This will let you bulk transcribe audio files using a cloud provider of your choice. The project is using terraform
to create a number of instances and uses ansible
to configure and transcribe the files in parallel using whisper.
You should really use a cloud provider which supports GPU's. Even on instances with 16 CPU's the transcribe process is horribly slow
of course you can use a service like replicate, I will have to see what costs like a bulk transcripts would cost on replicate and than compare it
Also, some general remarks can be found here testing.
This project has been testing with the following versions:
- Terraform 1.5.7
- Ansible 2.16.0 (9.0.x)
- Python 3.11.6
- openstack client 6.0.0
In order to use this project, first create your config files as described in the section below.

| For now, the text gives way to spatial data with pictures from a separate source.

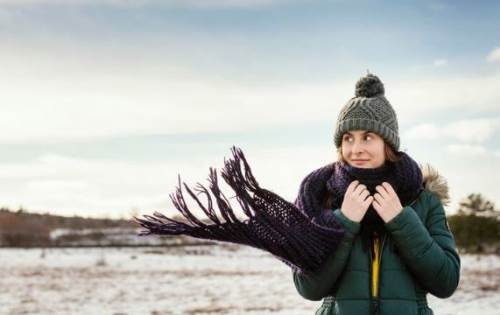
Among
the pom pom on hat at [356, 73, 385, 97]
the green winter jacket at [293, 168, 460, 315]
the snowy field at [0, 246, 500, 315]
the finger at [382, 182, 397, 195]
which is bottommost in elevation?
the snowy field at [0, 246, 500, 315]

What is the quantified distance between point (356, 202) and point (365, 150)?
210 millimetres

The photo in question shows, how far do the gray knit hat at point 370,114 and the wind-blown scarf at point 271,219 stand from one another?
0.42 feet

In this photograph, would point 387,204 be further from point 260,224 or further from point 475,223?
point 475,223

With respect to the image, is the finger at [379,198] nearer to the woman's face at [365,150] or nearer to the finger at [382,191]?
the finger at [382,191]

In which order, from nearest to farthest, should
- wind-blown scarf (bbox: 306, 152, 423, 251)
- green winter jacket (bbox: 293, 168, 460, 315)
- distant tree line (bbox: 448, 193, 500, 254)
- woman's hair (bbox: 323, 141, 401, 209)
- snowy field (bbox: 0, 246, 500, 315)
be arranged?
1. green winter jacket (bbox: 293, 168, 460, 315)
2. wind-blown scarf (bbox: 306, 152, 423, 251)
3. woman's hair (bbox: 323, 141, 401, 209)
4. snowy field (bbox: 0, 246, 500, 315)
5. distant tree line (bbox: 448, 193, 500, 254)

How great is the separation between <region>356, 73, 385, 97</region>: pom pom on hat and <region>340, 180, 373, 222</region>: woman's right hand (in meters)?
0.38

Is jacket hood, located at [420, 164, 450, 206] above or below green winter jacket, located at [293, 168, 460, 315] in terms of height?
above

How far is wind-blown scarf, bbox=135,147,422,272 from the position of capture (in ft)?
7.71

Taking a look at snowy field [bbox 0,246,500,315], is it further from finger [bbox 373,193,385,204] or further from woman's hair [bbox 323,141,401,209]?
finger [bbox 373,193,385,204]

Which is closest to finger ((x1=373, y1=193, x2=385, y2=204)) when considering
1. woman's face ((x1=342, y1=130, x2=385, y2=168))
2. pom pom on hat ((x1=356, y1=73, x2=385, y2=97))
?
woman's face ((x1=342, y1=130, x2=385, y2=168))

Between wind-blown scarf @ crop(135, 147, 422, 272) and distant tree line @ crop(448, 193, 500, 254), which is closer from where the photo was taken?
wind-blown scarf @ crop(135, 147, 422, 272)

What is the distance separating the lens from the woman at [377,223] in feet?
7.63

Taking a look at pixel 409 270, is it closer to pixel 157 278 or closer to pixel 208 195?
pixel 208 195

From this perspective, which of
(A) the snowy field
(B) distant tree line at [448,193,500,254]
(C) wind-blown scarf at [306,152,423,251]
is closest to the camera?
(C) wind-blown scarf at [306,152,423,251]
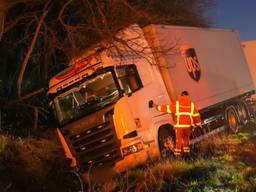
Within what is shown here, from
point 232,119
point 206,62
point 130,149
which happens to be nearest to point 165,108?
point 130,149

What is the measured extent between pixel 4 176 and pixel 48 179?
135cm

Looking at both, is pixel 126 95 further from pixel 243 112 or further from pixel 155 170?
pixel 243 112

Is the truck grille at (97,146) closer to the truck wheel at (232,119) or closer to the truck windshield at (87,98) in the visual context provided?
the truck windshield at (87,98)

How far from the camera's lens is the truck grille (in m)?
8.69

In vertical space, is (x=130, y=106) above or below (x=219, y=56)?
below

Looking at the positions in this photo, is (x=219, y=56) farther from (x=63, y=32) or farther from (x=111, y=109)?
(x=111, y=109)

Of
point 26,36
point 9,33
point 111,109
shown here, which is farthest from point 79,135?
point 9,33

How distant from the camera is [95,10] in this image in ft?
41.5

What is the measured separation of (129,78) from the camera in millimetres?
9109

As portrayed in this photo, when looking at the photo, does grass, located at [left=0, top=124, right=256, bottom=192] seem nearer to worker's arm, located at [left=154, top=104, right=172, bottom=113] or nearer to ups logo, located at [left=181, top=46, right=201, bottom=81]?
worker's arm, located at [left=154, top=104, right=172, bottom=113]

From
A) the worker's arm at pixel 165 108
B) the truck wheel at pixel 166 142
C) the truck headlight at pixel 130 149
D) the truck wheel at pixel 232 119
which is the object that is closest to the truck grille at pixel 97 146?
the truck headlight at pixel 130 149

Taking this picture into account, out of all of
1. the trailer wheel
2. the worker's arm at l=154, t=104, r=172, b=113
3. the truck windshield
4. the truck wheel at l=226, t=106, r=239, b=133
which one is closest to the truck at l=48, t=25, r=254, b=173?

Usage: ./whisper-autotranscription.sh [-f CONFIGFILE] [-n NUMBER VMS] [-m MODE] [-h]
-f CONFIGFILE Specify a config file (optional. will use config/config.sh if not specified))
-n NUMVMS Specify a number of VMS to create (optional. will use 1 if not specified))

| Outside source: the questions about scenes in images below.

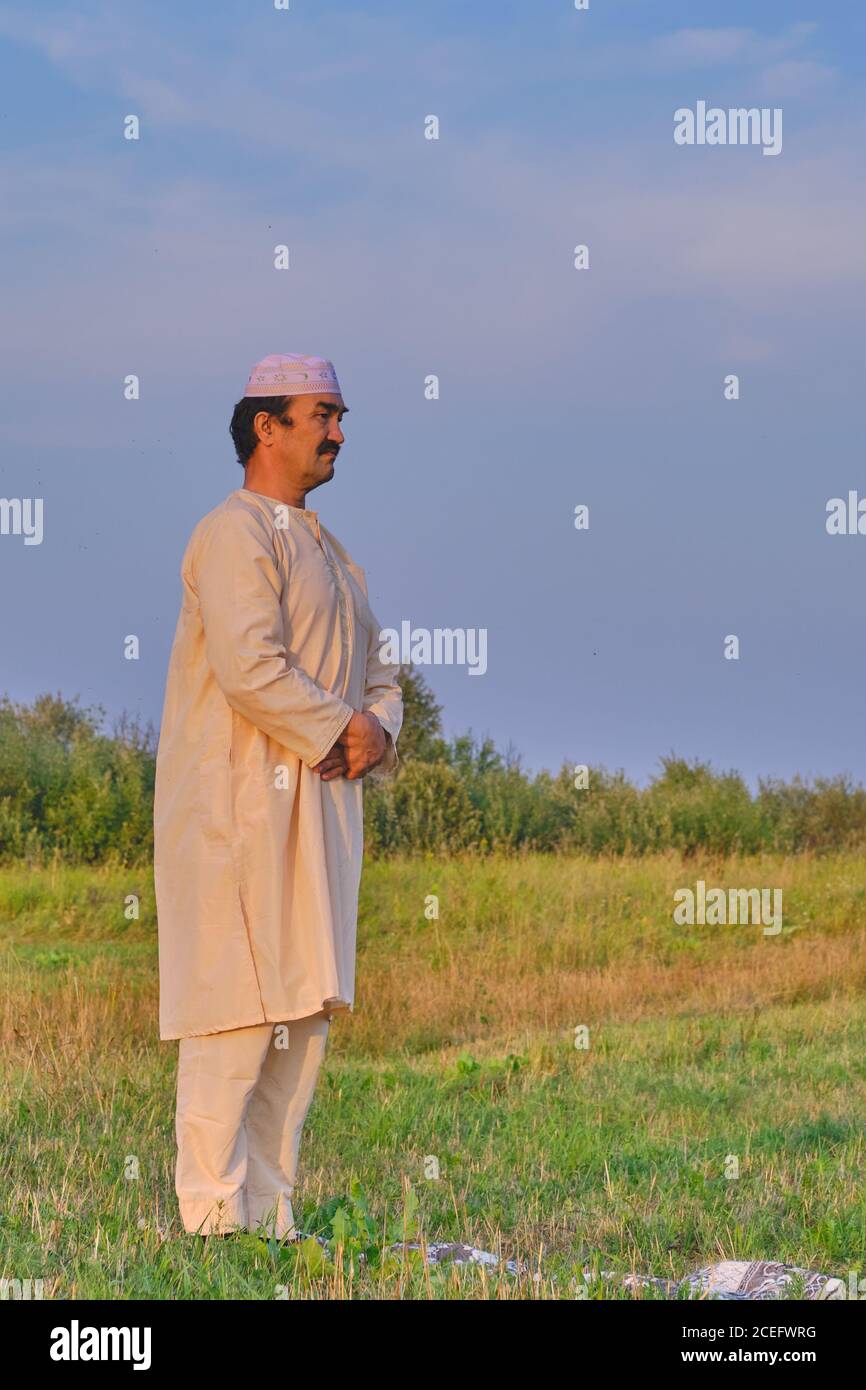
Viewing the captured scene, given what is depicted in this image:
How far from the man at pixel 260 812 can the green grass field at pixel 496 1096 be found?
1.19 ft

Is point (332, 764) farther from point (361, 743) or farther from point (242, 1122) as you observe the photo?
point (242, 1122)

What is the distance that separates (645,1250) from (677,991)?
6.95 m

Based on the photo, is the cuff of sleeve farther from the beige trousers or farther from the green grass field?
the green grass field


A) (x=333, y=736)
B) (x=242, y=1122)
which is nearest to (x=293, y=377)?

-m MODE Specify the mode whisper|whisperx (optional. will use whisper if not specified)
-h Display this help message
There is also the possibility to use whisperX instead of whisper
.
For this you need a huggingface account and a token.
You will also need to accept the Terms and Conditions for speaker-diarization and segmentation.
whisperX only works with .wav files currently because of a bug in python-soundfile
Copy config/ansible_secrets.yaml_example
to config/ansible_secrets.yaml
and add you token to config/ansible_secrets.yaml
.
Files that need to be processed need to be put in files_upload
directory $SRC_DIR
. After the transcription the files will first be downloaded to files_download
directory $DST_DIR
and then copied to the originating directories in files_upload
or $SRC_DIR
.
If the variable CLEANUP
is set to true
, the files in files_download
will be deleted.
The file config/config.sh_example
needs to be copied over to config/config.sh
cp config/config.sh_example config/config.sh
Adjust the values according to your needs.
The terraform tfvars file config/variables.tfvars_example
needs to be copied over to config/variables.tfvars
cp config/variables.tfvars_example config/variables.tfvars
Adjust the values according to your needs.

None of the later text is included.